Ahead of that though, the Minister for the Armed Forces, Luke Pollard, revealed that a roadmap for the government’s plan to spend 2.5% of the country’s gross domestic product (GDP) on defence will be revealed in a Treasury speech due to be given by the Chancellor, Rachel Reeves, in the autumn period.

At the moment, the latest figures tell us that the UK spent 2.3% of GDP on defence last year.

While the government nears its target, some commentators have urged allocating a larger portion than that, perhaps 3%, bringing UK Defence up to the leading spending standard of fellow Nato members, Poland and the US.

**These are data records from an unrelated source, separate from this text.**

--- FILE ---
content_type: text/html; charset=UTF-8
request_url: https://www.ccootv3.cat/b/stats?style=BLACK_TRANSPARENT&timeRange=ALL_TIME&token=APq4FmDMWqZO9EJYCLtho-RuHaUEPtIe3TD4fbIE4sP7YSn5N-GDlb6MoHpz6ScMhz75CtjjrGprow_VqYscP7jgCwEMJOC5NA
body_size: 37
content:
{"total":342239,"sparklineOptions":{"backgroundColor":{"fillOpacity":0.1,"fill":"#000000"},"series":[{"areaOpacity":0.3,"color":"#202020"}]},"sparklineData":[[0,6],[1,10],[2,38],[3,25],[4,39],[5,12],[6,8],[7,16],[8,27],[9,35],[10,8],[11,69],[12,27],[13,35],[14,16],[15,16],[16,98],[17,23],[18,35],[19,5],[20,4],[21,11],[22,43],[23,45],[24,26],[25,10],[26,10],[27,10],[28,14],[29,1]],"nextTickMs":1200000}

However, as necessary as the suggestion may be, this seems unlikely given Reeves’ account of the public finances in a speech to Parliament this week (29 July 2024). Citing an audit that began when the Labour Party came to government, the Chancellor claimed that the former Conservative administration accrued a projected overspend of £22bn, which she added included unfunded military aid to Ukraine.

“Threats are here today”

Nonetheless, Babcock was able to report organic revenue growth of £4.3bn driven, largely, by its Nuclear (+29%) and Land (+17%) services, which the company says offset an expected revenue decline in Aviation (-17%).

Furthermore, within the underlying operating profit there was a £90m loss on the Type 31 contract (FY23: £100m loss), as set out in an update on 17 July.

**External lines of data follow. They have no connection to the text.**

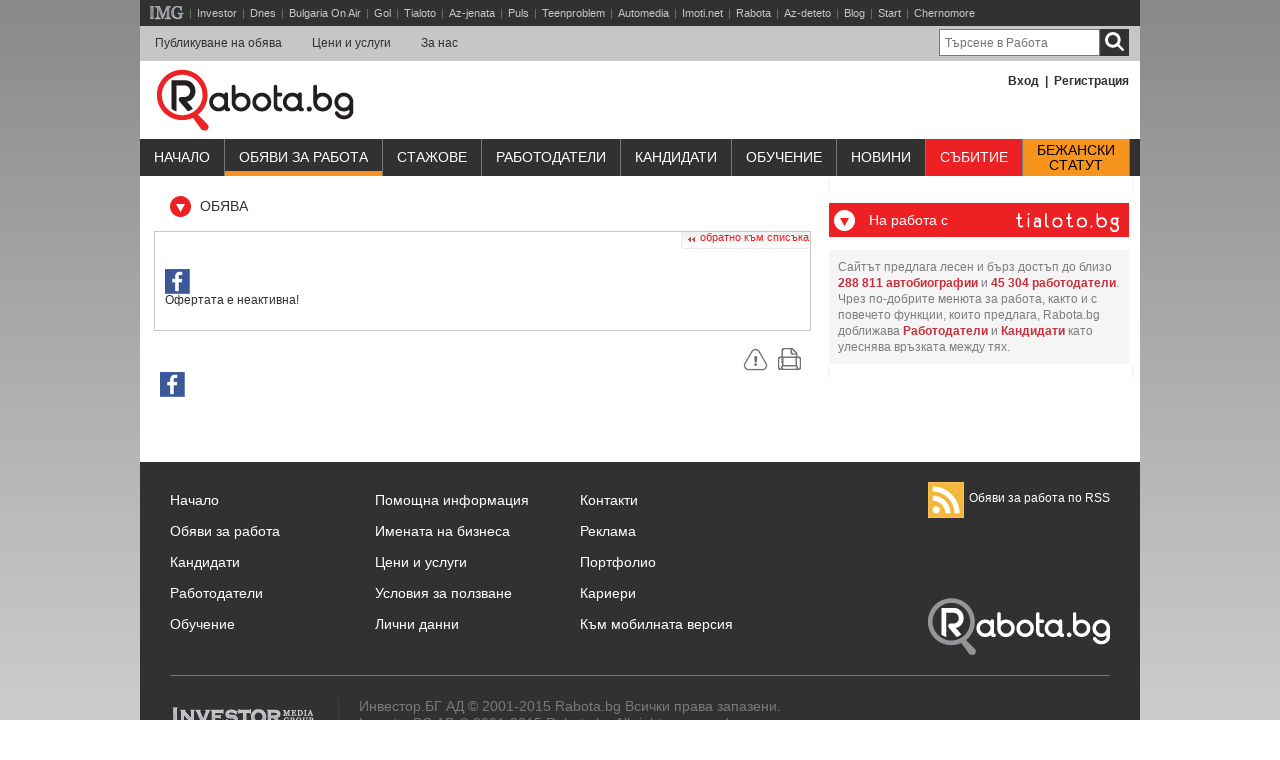

--- FILE ---
content_type: text/html; charset=utf-8
request_url: https://www.google.com/recaptcha/api2/aframe
body_size: 252
content:
<!DOCTYPE HTML><html><head><meta http-equiv="content-type" content="text/html; charset=UTF-8"></head><body><script nonce="jKTqWeA3KCI9MQLqVOk8ZQ">/** Anti-fraud and anti-abuse applications only. See google.com/recaptcha */ try{var clients={'sodar':'https://pagead2.googlesyndication.com/pagead/sodar?'};window.addEventListener("message",function(a){try{if(a.source===window.parent){var b=JSON.parse(a.data);var c=clients[b['id']];if(c){var d=document.createElement('img');d.src=c+b['params']+'&rc='+(localStorage.getItem("rc::a")?sessionStorage.getItem("rc::b"):"");window.document.body.appendChild(d);sessionStorage.setItem("rc::e",parseInt(sessionStorage.getItem("rc::e")||0)+1);localStorage.setItem("rc::h",'1762467161219');}}}catch(b){}});window.parent.postMessage("_grecaptcha_ready", "*");}catch(b){}</script></body></html>

--- FILE ---
content_type: text/css
request_url: https://www.rabota.bg/templates/css/quick_links.css
body_size: 3030
content:
/* ##### QUICK LINKS MENU #################################################### */

ul#quick_links {
	width:				415px;
	height:				35px;
	margin-top:			10px;
	float:				right;
	display:			none;
}
ul#quick_links li {
	float: right; /*For Gecko*/
	display: inline;
	font-weight:bold;
	list-style: none;
		outline-style:		none;
	height:				35px;
	color:				#5A5A5A;
	font-size:			13px;
	font-family:		Arial;
	position: relative;
}
#li_stats{width:125px;}
#li_agnc{width:108px;}
#li_empl,#li_empl2{width:144px;}
#li_calcs{width:139px;}


#li_stats_span,#li_agnc span,#li_empl span,#li_empl2 span,#li_calcs_span{width:100%;display:block;background-repeat:no-repeat;background-position:3px top;padding-left:43px;height:35px;font-size:			13px;
	font-family:		Arial;}

#li_stats_span,#li_agnc span,#li_empl span,#li_empl2 span,#li_calcs_span{width:100px;line-height:25px;}

#li_stats_span{width:80px;font-weight:bold;}
#li_agnc span{width:60px;}
#li_calcs_span{font-weight:bold;}

#li_stats_span{background-image:url(../images/stats_icon.png);cursor:pointer;}
#li_agnc span{background-image:url(../images/agencies_icon.png);cursor:pointer;}
#li_empl span,#li_empl2 span{background-image:url(../images/employers_icon.png);cursor:pointer;}
#li_calcs_span{background-image:url(../images/calcs_icon.png);cursor:pointer;}

/*
#li_stats:hover, #li_stats.iehover{background: url(../images/stats_hover_bgr.png) no-repeat left bottom;}
#li_agnc:hover, #li_agnc.iehover{background: url(../images/agnc_hover_bgr.png) no-repeat left bottom;}
#li_empl:hover, #li_empl.iehover,#li_empl2:hover, #li_empl2.iehover{background: url(../images/empl_hover_bgr.png) no-repeat left bottom;}
#li_calcs:hover, #li_calcs.iehover{background: url(../images/calcs_hover_bgr.png) no-repeat left bottom;}
*/

ul#quick_links li a {
	color:				#5A5A5A;
	font-weight:		bold;
	font-size:			13px;
	font-family:		Arial;
	text-decoration:	none;
}

ul#quick_links ul {
  margin: 0;
  border: 0 none;
  padding: 0;
  width: 320px;
  list-style: none;
  position: absolute;
  top: 35px;
  background:		white url(../images/quick_li_drop_bottom.png) no-repeat left bottom;
}

#li_agnc ul{left:-111px;}
#li_empl ul{left:-90px;}
#li_empl2 ul{left:-176px;}
#li_calcs ul{left:-182px;}
#calcs_cntr div {margin-left:4px;}

#li_stats ul li,#li_agnc ul li,#li_empl ul li,#li_empl2 ul li,#li_calcs ul li
{background-image: url(../images/stats_drop_top.png);float:left;width:100%;height:100%;
background-repeat:no-repeat;background-position:left top;}

#li_agnc ul li{background-image: 	url(../images/agnc_drop_top.png);}
#li_empl ul li{background-image: 	url(../images/empl_drop_top.png);}
#li_empl2 ul li{background-image: 	url(../images/empl2_drop_top.png);}
#li_calcs ul li{background-image: 	url(../images/calc_drop_top.png);}

#stats.quick, #li_agnc div.empl_cntr, #li_empl div.empl_cntr, #li_empl2 div.empl_cntr, #calcs_cntr {
	border: 			0 solid #8C8C8C;
	border-width: 0 3px 0 3px;
	margin:3px 0 3px 0;
}

ul#quick_links li:hover ul,
ul#quick_links li.iehover ul {
  display:block;
}

--- FILE ---
content_type: application/javascript; charset=utf-8
request_url: https://fundingchoicesmessages.google.com/f/AGSKWxUJ34hF9M4zcwB2QUQtzEkc8_i8Xw5nzogy16pJmjQt82obIz2cr5MjxDfGsrFIhGKwrpJfwbMIUu6y-xhp1qR2L41Gi2Ur_RYG0UP1L8Jv17OrwI-sSvRr4yBiMtJjpmgWO9rQEZ4gLJ9uszxZVxJgVoIH-TYNp8LjLLIw2jZz3a-PVjJBSrQ9dsNd/_/shared/ad_/netseerads./ads/base./ad_exo./adtracker?
body_size: -1282
content:
window['195b7e94-42f9-4303-af04-cd0369de61cc'] = true;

Despite the growth this year, Lockwood added that Babcock must also think about delivering orders going forward.

“The threats that governments face are here today, while typically new product development programmes take years to deliver. Increasing availability and capability with existing assets have become ever more important.”

One well-regarded airpower academic, Justin Bronk, with the Royal United Services Institute, painted a sobering picture of Britain’s warpath in the coming years:

“We need to be ready by 2028 to war fight against the Russians because we may not have a choice about it.”

This examination of the Russian threat perception as an imminent crisis has led to a corollary that services do not have the time to buy new platforms; that only so much can be prepared in such a short amount of time.